SELC takes U.S. Fish & Wildlife Service to court for failures to protect only wild red wolves

Thursday SELC and a coalition of conservation groups filed a complaint against the U.S. Fish and Wildlife Service (USFWS) for its failure to protect the world’s only wild population of red wolves and illegal actions including authorizing the killing of a breeding female red wolf in a population of only 50-75 red wolves in the wild.

“Today we’ve gone to court to protect the world’s only wild population of red wolves that are now in critical condition,” said Derb Carter, senior attorney and director of SELC’s North Carolina offices. “The wild survival of America’s rarest wolf depends on whether the U.S. Fish and Wildlife Service acts responsibly and fulfills its legal duty.”

According to the service’s own estimates, the world’s only wild population of red wolves has declined by as much as half of what it was only a year ago when an estimated 100 red wolves lived within eastern North Carolina’s five-county red wolf recovery area.

Following the USFWS announcement in June 2015 that it had authorized the killing of a breeding female and suspended red wolf reintroductions into the wild, the complaint filed today in the U.S. District Court for the Eastern District of North Carolina details the agency’s failure to investigate the recent decline of the wild wolves’ population, its actions and management that harm the survival of red wolves, and its failure to investigate how best to recover wild red wolves as required by law.

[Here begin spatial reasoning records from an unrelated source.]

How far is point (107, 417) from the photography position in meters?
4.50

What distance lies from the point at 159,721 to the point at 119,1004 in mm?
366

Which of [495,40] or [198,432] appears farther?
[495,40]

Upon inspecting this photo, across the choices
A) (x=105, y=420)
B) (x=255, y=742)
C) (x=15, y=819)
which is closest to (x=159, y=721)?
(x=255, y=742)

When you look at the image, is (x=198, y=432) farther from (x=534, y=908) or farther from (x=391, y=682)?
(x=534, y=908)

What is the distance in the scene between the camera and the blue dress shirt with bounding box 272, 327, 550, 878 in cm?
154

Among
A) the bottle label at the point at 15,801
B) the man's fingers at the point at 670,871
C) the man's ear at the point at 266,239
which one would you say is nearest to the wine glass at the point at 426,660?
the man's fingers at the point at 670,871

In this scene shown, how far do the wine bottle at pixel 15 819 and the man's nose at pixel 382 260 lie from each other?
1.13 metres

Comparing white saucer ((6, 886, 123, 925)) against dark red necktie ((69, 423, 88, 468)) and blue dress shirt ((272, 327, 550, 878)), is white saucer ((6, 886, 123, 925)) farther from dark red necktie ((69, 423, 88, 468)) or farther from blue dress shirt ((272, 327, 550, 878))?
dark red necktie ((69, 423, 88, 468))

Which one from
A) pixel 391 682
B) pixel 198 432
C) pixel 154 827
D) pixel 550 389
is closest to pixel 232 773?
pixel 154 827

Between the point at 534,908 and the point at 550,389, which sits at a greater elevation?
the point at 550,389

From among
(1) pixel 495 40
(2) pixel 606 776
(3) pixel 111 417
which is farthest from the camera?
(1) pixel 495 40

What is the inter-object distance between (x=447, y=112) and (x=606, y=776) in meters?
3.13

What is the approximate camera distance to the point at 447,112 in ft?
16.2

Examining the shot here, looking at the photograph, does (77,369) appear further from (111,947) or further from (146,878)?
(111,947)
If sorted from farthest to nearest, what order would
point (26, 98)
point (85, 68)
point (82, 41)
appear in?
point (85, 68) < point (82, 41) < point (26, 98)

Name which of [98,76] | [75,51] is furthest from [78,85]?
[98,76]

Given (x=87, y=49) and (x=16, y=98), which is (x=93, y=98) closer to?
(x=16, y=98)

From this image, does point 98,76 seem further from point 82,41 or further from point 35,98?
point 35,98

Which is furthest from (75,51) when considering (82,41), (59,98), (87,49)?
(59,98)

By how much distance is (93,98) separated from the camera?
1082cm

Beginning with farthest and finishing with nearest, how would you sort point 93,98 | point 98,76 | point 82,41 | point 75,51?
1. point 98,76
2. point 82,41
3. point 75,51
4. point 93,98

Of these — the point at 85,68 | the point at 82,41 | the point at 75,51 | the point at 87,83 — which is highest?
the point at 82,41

Since 2007, the Service has not conducted the five-year status review required by the Endangered Species Act to inform recovery and management efforts.

North Carolina is home to the only wild population of red wolves in the world. Red wolves bred in captivity were reintroduced on a North Carolina peninsula within their native range in the late 1980’s after red wolves were declared extinct in the wild. Once common throughout the Southeast, intensive predator control programs and loss of habitat decimated wild red wolf populations.

The conservation groups involved in today’s litigation are the Red Wolf Coalition, Defenders of Wildlife, and the Animal Welfare Institute (AWI) represented by SELC.